Using the listing below, retype only the lines from the line with "From the photographer's" through the end, both ends included, and exclude the pictures.

[Begin DATASET]

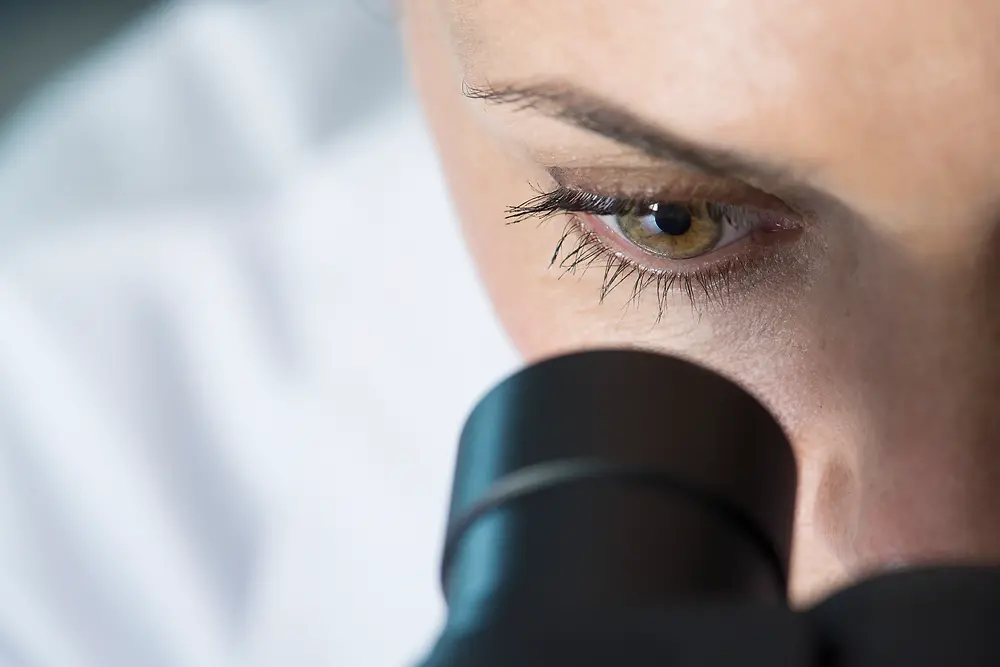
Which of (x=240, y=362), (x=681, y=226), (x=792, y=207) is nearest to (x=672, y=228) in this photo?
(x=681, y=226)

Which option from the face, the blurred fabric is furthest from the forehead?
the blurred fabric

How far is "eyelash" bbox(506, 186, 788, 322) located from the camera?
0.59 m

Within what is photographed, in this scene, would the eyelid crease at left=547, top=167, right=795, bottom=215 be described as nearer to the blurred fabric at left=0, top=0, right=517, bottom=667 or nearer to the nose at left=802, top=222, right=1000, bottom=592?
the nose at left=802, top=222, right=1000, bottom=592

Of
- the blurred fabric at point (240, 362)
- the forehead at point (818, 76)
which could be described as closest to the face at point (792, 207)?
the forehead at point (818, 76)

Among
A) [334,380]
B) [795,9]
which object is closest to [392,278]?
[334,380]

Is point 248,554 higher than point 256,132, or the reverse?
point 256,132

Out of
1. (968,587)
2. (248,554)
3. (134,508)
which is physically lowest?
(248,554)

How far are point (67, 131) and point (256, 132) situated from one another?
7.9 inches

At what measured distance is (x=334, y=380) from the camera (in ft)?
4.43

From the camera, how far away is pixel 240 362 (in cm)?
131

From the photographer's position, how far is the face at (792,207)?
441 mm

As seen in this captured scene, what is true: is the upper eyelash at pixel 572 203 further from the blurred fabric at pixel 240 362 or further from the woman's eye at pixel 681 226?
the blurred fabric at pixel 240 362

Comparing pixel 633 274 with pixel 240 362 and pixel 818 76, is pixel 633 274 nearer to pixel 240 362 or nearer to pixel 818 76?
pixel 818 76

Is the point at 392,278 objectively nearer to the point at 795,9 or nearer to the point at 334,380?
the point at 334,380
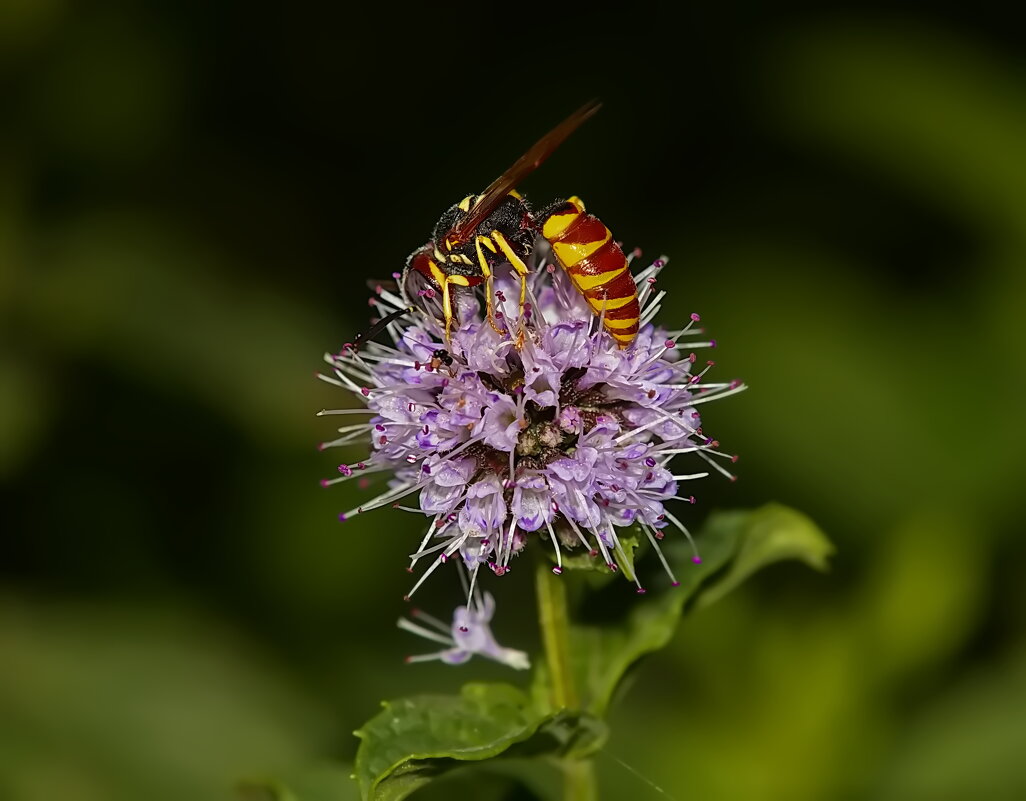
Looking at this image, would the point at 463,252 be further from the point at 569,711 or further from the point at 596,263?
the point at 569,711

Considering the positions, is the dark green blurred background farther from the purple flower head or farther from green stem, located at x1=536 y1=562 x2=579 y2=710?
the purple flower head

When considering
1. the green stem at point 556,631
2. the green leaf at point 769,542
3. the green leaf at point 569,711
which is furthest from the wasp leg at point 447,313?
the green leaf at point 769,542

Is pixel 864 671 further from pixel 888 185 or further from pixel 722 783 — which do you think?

[End DATASET]

* [ANSWER FOR THE TASK]:
From the photographer's position, how far is the face at (792,207)?
441 mm

As seen in this captured scene, what is true: is the upper eyelash at pixel 572 203 further from the blurred fabric at pixel 240 362 or further from the woman's eye at pixel 681 226?
the blurred fabric at pixel 240 362

Comparing pixel 633 274 with pixel 240 362 and pixel 818 76, is pixel 633 274 nearer to pixel 240 362 or nearer to pixel 818 76?
pixel 818 76

Is the point at 392,278 objectively nearer to the point at 795,9 or nearer to the point at 334,380?
the point at 334,380
Looking at this image, would the point at 463,252 be further from the point at 569,711 or further from the point at 596,263?
the point at 569,711

Considering the positions, is the dark green blurred background farther from the purple flower head or farther from green stem, located at x1=536 y1=562 x2=579 y2=710?
the purple flower head

When considering
1. the green stem at point 556,631
2. the green leaf at point 769,542
3. the green leaf at point 569,711
which is furthest from the wasp leg at point 447,313?
the green leaf at point 769,542

Is pixel 864 671 further from pixel 888 185 or further from pixel 722 783 — which do you think?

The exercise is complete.